Page text:
****************

Will you pull the lever at the crucial moment and kill a person, or you won’t do anything and let a trolley kill five people? This famous dilemma, shown in the illustration, in modern philosophy, is known as the trolley problem, which is the name that has recently been accepted in our country as well.
Seemingly, an easy problem to solve, however, it delves deeper into contemporary ethics problems and has brought about fierce debates in philosophy, mathematics and popular culture.
In the basic set-up of the iconic problem, there is a runaway trolley which is speeding uncontrollably on rail tracks (although it could be a carriage or a draisine), and, as a pointsman, you are standing at the junction, next to the lever, which can redirect the trolley to other rail tracks. In this thought experiment, you are not endangered, but you have a dilemma – if you follow the rule never to kill a human, whatever the reason may be, and you do not switch the lever, the trolley will later kill five tied down people. What will you do?
Although perfectly hypothetical, similar to numerous other philosophical paradoxes, the trolley problem has recently become a rather practical one, and not because trolleys have suddenly gone awry, and there are tied people lying about.
With the accelerated development of smart, autonomous vehicles, such as Google cars, these kinds of dilemmas have become algorithm questions – should a smart car make such a decision about killing a person in a critical traffic situation, thus sparing multiple lives?
If the choice to kill one person seems the right one, will it change your mind if you are in a smart car and the machine decides on its own to save a group of pedestrians by hitting a wall and killing you? Or should vehicles save drivers’ lives no matter what? Will you rather buy a vehicle from a manufacturer which, along with other equipment, advertises such a moral algorithm?

****************

Provided data:

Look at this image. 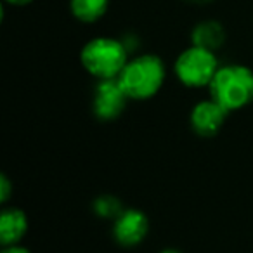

****************

Written tasks:
(1) Which fields does the trolley problem text name as places where the problem has sparked fierce debates?
(2) Carry the trolley problem text forward from its final sentence.

Written answers:
(1) Philosophy, mathematics, and popular culture.

(2)
At the Massachusetts Institute of Technology (MIT), within the Media Lab, the so-called Moral Machine has recently been created to examine people’s attitudes on this dilemma. Concurrently, a considerable number of researchers have been trying to understand what people would really do, so there are numerous studies on this topic being published, which indicate that most people would choose consequentially, i.e. the so-called benefit improvement, and save more people. However, the problem with all studies is that participants know the question is hypothetical.
Seven years ago, researchers from the University of Michigan conducted a well-known study in which 90% of the participants said they would pull the lever and save five people, and similar results came from other researchers. The percentage is a bit lower when the participants are suggested that the tied person is their spouse, although it is not clear whether this adds more motivation to some of the participants. An interesting fact is that in a study conducted exclusively among philosophers, only 68 % of them said they would save five people.
Researchers from Ghent University in Belgium set up a real-life experiment to get a more real-world answer. In the experiment, whose findings were published in the journal Psychological Science at the beginning of this month, mice were used instead of people, and the participants pressed a switch which chose whether to kill one mouse or five mice.
As reported by the New Scientist journal, it turned out that 84% of participants decided to save five mice. However, there is a glitch with this experiment as well, since the participants realized that the mice would not be killed – as many as 55% of them did not believe in the storyline of them hurting mice if the switch was pressed.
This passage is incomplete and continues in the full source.